Contained fear: Ken & Julia Yonetani's uranium art

When the magnitude 9.0 quake hit the Tohoku Plain on the east coast of Japan on 11 March 2011 a very human wave of shock and fear ran through many, including Australian-based artists Julia and Ken Yonetani. Their current exhibition deals with nuclear danger. Still radioactive but contained the exhibition of uranium glass beads wired into luminous chandeliers “challenges the viewer in a direct way with the presence of radioactivity”.

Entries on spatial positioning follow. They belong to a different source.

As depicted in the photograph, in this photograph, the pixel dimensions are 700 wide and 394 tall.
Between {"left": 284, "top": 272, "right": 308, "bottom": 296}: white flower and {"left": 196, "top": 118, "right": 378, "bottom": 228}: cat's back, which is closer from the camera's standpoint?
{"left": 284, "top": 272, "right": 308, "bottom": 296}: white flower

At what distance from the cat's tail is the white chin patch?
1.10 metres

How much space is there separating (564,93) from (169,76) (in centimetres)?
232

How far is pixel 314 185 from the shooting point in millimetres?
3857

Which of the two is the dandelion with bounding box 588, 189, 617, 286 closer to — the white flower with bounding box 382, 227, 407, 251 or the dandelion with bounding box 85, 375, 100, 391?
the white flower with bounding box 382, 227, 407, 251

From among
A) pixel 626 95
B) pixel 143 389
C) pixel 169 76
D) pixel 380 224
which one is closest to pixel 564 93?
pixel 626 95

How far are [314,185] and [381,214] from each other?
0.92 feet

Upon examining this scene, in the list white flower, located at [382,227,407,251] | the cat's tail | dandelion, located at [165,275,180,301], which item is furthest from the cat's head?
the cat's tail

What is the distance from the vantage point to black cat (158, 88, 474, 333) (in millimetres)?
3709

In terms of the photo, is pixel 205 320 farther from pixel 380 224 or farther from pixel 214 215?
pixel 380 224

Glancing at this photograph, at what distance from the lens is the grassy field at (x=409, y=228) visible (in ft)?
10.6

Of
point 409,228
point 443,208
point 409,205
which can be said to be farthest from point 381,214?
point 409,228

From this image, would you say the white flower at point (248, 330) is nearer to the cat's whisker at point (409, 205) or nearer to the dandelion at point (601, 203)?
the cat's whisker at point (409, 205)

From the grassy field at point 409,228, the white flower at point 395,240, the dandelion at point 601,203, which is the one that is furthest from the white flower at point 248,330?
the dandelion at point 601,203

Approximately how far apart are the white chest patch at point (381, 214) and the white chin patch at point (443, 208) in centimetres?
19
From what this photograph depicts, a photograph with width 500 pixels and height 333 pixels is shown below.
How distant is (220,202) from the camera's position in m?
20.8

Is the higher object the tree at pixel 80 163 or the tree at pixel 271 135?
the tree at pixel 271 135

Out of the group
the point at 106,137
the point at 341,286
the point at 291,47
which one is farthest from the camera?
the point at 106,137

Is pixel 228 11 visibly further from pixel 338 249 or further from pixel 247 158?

The nuclear reactor, Fukushima Daiichi (number one) created in the 1960s, lost power on March 11. All its cooling facilities required power. It was unthinkable that all generators would fail. Trauma always addresses (or produces) the unthinkable. The plutonium alloy ripped oxygen from the surrounding water resulting in four hydrogen explosions which ruptured the containing walls of the reactors, releasing radioactivity spread by the northwest wind (coded in red, yellow and green) depending on the level of radioactivity – in curies per KM2. There is an eternal and invisible danger with radiation. Julia spoke of being influenced by Kurosawa’s film Dreams (1990). One dream of a nuclear reactor exploding under Mount Fuji, where they put powder in the radiation so that you can see it – reds and blues according to its danger level – was “a visionary dream” said Julia and “we were inspired by that movie to visualise radiation in some way.”